As for costume....keep checking out thrift shops and garage sales this summer. A LOT of people will be getting rid of their old Hallowe'en costumes. You can EASILY make a dead-pirate costume with a torn up wool coat (add big brass buttons, and maybe a big lapel in discounted upholstery fabric), grab a poet shirt from the women's section in a thrift store and dirty it up/add holes/add blood, wear whatever pants, boots are optional, a pirate hat (stupid cheap at Hallowe'en stores--again, check used stores and garage sales), a sash (scarf or strip of fabric) to hold your sword or daggers.


----------



## Zombies R Us (Jul 9, 2009)

I have used liquid latex for years to create very realistic effects without using purchased pre-formed appliances. I tend to build up in layers as others have suggested and add fillers such as one layer TP and some cotton ball material. Basically play until you like what you see. I use colour to build up the look I want as I go along as well. If you want a waterlogged look I would add greenish-blue, black, purple tones to get the bloated corpse look. You could latex in some cheap fish lures like worms to look like the face is being eaten away by sea life, even a small sea shell or two would give it some interest. I found that latex of good quality will hold just about anything if it is done right. Try putting a huge gash on the forehead or cheek and have stuff oozing out of it, like green pus and the aforementioned worms. If you have the time you can create quite the effect. Don't forget your neck and hands (or parts that show) as this sells the idea that the whole of you has gone off a long time ago.

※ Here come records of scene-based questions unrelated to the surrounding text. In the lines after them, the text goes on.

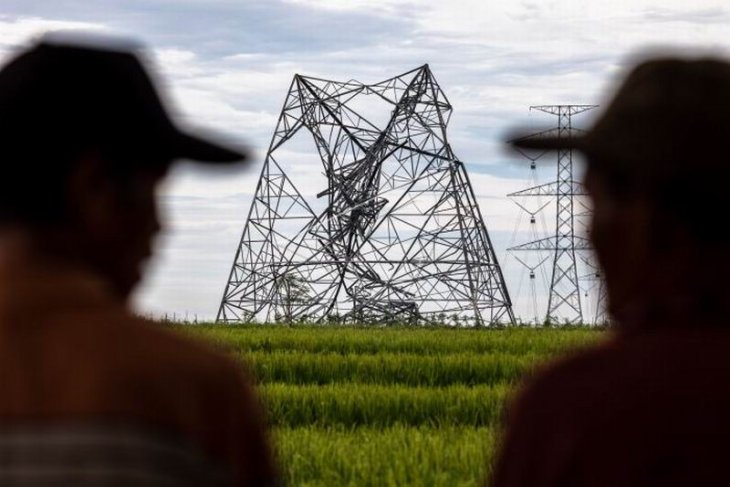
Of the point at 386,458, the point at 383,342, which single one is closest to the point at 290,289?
the point at 383,342

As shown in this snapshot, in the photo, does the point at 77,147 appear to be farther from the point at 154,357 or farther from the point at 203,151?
the point at 154,357

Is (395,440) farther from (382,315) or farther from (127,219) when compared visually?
(382,315)

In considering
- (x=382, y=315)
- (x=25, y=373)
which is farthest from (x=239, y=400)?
(x=382, y=315)

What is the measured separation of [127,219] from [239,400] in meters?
0.33

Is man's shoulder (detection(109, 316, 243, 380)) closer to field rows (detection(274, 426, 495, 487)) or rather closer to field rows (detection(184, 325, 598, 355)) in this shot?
field rows (detection(274, 426, 495, 487))

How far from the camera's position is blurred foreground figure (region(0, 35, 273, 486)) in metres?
2.05

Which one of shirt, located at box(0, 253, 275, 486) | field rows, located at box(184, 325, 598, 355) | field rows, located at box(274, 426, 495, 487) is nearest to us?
shirt, located at box(0, 253, 275, 486)

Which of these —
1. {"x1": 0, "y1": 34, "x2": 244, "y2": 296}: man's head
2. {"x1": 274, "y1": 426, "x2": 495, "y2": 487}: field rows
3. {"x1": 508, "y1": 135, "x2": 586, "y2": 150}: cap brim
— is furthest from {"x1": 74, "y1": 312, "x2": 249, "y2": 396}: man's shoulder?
{"x1": 274, "y1": 426, "x2": 495, "y2": 487}: field rows

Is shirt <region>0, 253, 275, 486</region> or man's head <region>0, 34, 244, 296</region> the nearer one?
shirt <region>0, 253, 275, 486</region>

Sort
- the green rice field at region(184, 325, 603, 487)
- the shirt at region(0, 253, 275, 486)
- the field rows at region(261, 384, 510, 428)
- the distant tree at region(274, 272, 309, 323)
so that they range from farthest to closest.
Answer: the distant tree at region(274, 272, 309, 323) → the field rows at region(261, 384, 510, 428) → the green rice field at region(184, 325, 603, 487) → the shirt at region(0, 253, 275, 486)

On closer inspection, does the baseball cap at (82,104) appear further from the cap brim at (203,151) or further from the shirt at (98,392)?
the shirt at (98,392)

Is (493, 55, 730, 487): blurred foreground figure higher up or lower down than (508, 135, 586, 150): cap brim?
lower down

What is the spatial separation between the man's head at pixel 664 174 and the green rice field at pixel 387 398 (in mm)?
3697

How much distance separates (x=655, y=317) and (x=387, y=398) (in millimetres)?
7434
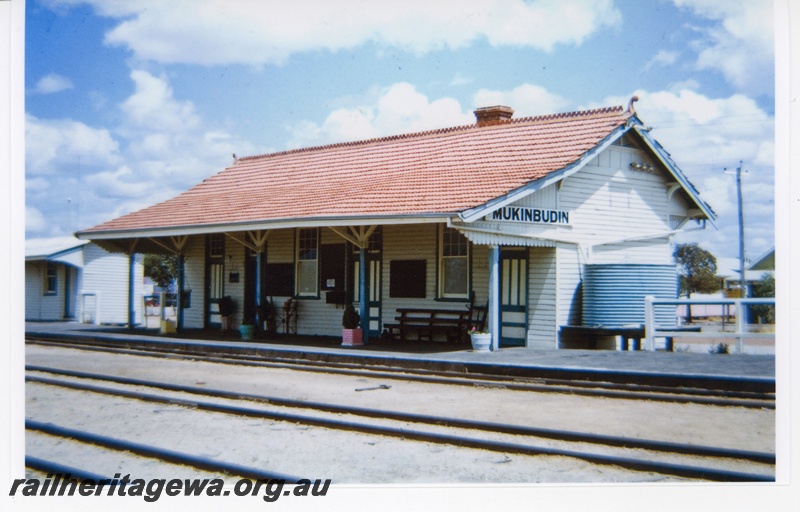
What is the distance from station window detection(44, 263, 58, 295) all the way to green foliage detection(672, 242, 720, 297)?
87.1 ft

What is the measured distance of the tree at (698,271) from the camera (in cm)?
3938

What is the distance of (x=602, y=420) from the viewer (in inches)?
329

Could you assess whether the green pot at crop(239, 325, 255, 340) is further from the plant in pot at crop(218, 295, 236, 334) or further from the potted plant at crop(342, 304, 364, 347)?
the potted plant at crop(342, 304, 364, 347)

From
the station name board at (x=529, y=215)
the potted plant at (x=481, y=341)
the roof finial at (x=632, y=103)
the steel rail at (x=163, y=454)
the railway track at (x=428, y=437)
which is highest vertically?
the roof finial at (x=632, y=103)

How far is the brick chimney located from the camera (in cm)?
1920

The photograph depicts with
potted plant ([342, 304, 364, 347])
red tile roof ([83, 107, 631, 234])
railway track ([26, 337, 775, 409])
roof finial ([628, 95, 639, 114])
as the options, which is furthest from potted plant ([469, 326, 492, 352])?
roof finial ([628, 95, 639, 114])

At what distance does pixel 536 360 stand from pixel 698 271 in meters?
29.8

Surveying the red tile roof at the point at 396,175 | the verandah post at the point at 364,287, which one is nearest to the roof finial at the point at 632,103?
the red tile roof at the point at 396,175

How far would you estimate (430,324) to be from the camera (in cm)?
1636

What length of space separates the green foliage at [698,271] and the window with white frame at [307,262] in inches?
975

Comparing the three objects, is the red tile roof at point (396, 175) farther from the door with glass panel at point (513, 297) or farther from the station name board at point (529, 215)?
the door with glass panel at point (513, 297)

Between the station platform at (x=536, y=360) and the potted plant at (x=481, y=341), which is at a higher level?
the potted plant at (x=481, y=341)
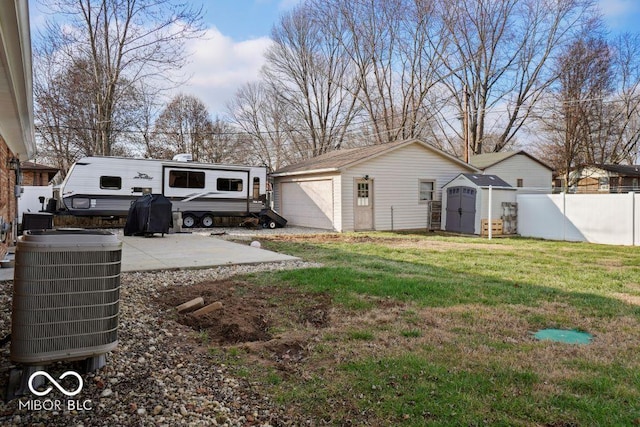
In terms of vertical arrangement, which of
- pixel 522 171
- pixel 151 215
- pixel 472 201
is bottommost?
pixel 151 215

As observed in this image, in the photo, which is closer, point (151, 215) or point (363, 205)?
point (151, 215)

As for the costume I would scour the thrift shops such as goodwill to find pieces to put together the pirate look you are going for. If you can sew it will help some. You can bury them now and dig up the clothes later if you like the rotted off your back look, remember they might smell a bit, but then I think that sells the whole illusion. Washing them might remove the worst of it and distress the fabric even more.

Pretty much I am hardcore on the gore and scare the #@** outta the kids and adults alike. I have stood beside people who know me and had no idea who I was when my rotty gore makeup was done right. Just my two cents worth, but I like everyones ideas here.


----------